Dalam hadits di atas disebutkan lebih umum, bahwa semua kebaikan dan keutamaan ada dalam bulan Ramadhan. Namun, jika ingin lebih berhati-hati, usahakan untuk tidak menggunakan hadits dhaif dan memilih hadits yang sahih saja.

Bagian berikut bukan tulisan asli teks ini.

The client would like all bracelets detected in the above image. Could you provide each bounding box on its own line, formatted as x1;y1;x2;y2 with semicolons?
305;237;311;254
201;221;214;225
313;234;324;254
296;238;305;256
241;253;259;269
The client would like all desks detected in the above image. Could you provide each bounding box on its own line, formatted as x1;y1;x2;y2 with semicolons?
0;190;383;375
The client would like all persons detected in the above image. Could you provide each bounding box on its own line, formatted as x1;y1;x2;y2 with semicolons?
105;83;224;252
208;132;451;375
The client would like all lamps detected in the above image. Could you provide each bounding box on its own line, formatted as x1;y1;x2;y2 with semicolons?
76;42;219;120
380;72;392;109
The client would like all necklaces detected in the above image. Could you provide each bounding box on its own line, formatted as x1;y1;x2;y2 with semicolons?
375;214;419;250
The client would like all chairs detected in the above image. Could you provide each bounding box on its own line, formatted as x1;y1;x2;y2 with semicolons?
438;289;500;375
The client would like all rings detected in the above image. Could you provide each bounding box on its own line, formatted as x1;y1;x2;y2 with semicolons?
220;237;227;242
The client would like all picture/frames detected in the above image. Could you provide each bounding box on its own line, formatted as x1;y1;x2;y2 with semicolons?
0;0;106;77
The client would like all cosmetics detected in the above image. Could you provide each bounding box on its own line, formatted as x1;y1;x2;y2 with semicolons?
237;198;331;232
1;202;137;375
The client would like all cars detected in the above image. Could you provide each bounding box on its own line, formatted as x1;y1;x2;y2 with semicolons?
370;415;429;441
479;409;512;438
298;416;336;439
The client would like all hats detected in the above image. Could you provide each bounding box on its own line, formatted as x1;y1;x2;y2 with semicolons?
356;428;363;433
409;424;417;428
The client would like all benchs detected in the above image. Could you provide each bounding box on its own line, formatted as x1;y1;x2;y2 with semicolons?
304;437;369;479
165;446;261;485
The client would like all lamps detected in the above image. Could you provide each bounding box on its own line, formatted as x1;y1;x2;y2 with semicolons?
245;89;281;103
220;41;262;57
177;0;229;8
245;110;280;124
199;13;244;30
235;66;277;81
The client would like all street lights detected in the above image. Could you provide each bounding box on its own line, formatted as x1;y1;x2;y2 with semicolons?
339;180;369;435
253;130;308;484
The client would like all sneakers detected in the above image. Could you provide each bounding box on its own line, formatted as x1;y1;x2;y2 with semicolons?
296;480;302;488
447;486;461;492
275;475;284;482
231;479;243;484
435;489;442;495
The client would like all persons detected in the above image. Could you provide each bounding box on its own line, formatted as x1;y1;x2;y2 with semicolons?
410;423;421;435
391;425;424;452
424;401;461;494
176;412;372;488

Guru besar ilmu hadits Kiai Ali Mustafa Yaqub rahimahullah menyebutkan bahwa hadits yang menjelaskan bahwa cukup menggunakan hadits sahih tentang orang yang puasa Ramadhan akan mendapatkan keutamaan diampuni dosannya yang lalu, sebagaimana riwayat al-Bukhari berikut:

من صام رمضانَ إيمانا واحتسابا غُفِرَ له ما تقدَّم من ذَنْبِهِ

Artinya, “Siapa yang berpuasa pada bulan Ramadhan dengan iman dan mengharap pahala dari Allah maka diampuni dosanya yang telah lalu.” (HR. Bukhari)

Atau juga bisa dengan redaksi yang lebih umum, yaitu qâma ramadlâna, yang juga diriwayatkan oleh al-Bukhari dan Muslim.

من قام رمضان إيمانا واحتسابا غُفِرَ له ما تقدَّم مِنْ ذَنْبِهِ ، ومن قام ليلةَ القَدْرِ إيمانا واحتسابا غُفِرَ له ما تقدَّم مِنْ ذَنْبِهِ

Artinya, “Siapa yang menghidupkan bulan Ramadhan (dengan puasa atau ibadah) dengan iman dan mengharap pahala dari Allah Swt. maka diampuni dosanya yang telah lalu, dan siapa yang menghidupkan (beribadah) malam lailatul qadar dengan iman dan mengharap pahala dari Allah subhanahu wata’ala maka diampuni dosanya yang telah lalu.” (HR. Bukhari dan Muslim)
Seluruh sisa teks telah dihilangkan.